D’autre part, l’économie. En restreignant ainsi le nombre de naissances à un seul enfant, l’État chinois a négligé les conséquences économiques pesant sur les futures générations. Un enfant seul se retrouve alors à nourrir deux, voire trois générations supérieures, aux populations importantes. Le problème est alors le même que celui rencontré au Printemps 2023 en France : il y a (beaucoup) moins d’actifs pour un nombre toujours plus important de retraités, un véritable fardeau à supporter pour l’état, mais aussi pour les générations d’actifs.
2021, l’espoir d’un “baby boom chinois”, ou les regrets d’une politique anti-natalité aux effets dévastateurs
Finalement, en 2021, la Chine rehausse à nouveau son plafond et autorise dès lors les couples à donner naissance à trois enfants (三胎政策, san’tai zheng’ce : Politique des trois naissances), qui est aussi couramment appelée, “l’espoir du baby boom chinois”.
Mais au plus grand dam des autorités chinoises, l’espoir ne devient pas réalité. Alors que ces dernières comptent sur cette mesure pour relancer la population chinoise, elle se retrouve rapidement boudée par les Chinois, qui ne souhaitent plus donner naissance à de nouveaux enfants. En cause : le coût économique trop important que représente l’éducation d’un enfant, l’atteinte à leur liberté et à leurs carrières, pour les femmes notamment, et l’absence de soutien et d’encouragement de la part du gouvernement chinois.
Dans un sondage de l’agence de presse nationale chinoise Xinhua, posté sur le réseau social Weibo, 28 000 Chinois indiquent ne pas réfléchir à l’idée d’avoir un troisième enfant, contre seulement 1443 se déclarant comme prêts à donner naissance à un troisième enfant. 213 personnes quant à elles affirment que la conception de ce nouvel enfant serait à l’ordre du jour, et 828 autres estiment quant à elles qu’une réflexion poussée et sérieuse sur ce sujet est nécessaire, et se déclarent en phase d’hésitation.

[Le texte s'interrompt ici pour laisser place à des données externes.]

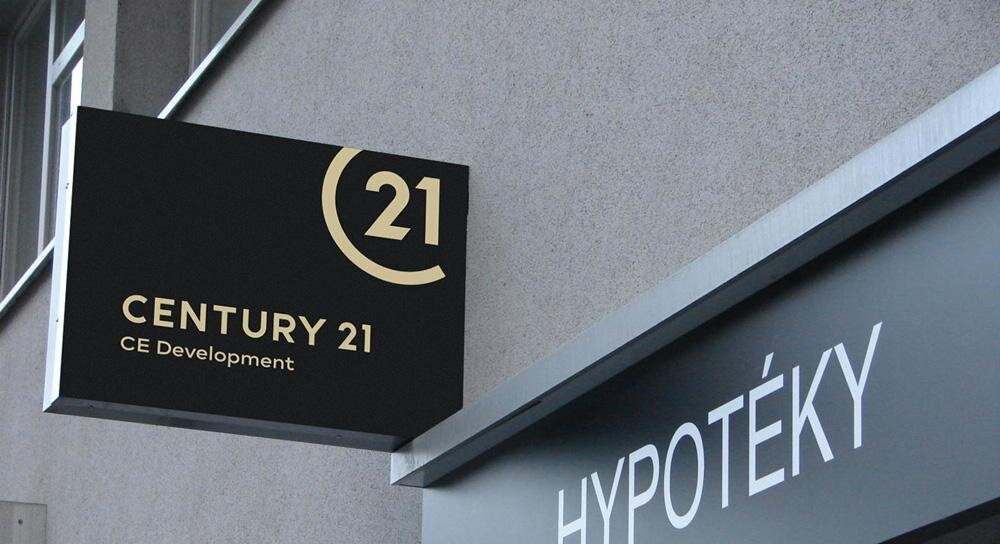 Century 21 Outdoor Signage. Source:  The Close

Si l’État chinois souhaite à tout prix un baby boom, cette volonté traduit un certain lot de regrets vis-à-vis d’une politique dévastatrice. En 2022, la Chine assume le premier déficit de naissances depuis le début des années 1960, avec un chiffre de 10,14 Millions de décès, pour seulement 9,56 Millions de naissances, soit près d’un million de nouveaux individus manquants.
Dans les familles chinoises, cette politique a laissé de nombreuses traces visibles. Entre avortements et stérilisations forcées, les femmes portent sur leur corps le résultat d’une longue politique autoritaire, qui les a marquées à vie. Ceux qui sont tout de même nés à la triste place de second dans la famille, ont grandi dans l’isolement, privés de tout droit, d’existence, d’éducation, de transports, de soins médicaux et de papiers. Leur nombre est estimé à plus de 13 Millions, 13 Millions de vies inexistantes, d’enfants “noirs”, dont la reconnaissance annoncée par l’État chinois depuis 2015 reste sans nouvelles. Enfin, la politique de l’enfant unique est aussi le synonyme d’un déséquilibre important dans la famille, d’enfants rois (小皇帝 xiao huang’di : Petit Empereur), gâtés dans leur plus jeune âge, à esclaves de leurs parents et grands-parents à l’âge adulte, les enfants nés durant cette période ont, eux aussi, traversé une existence complexe.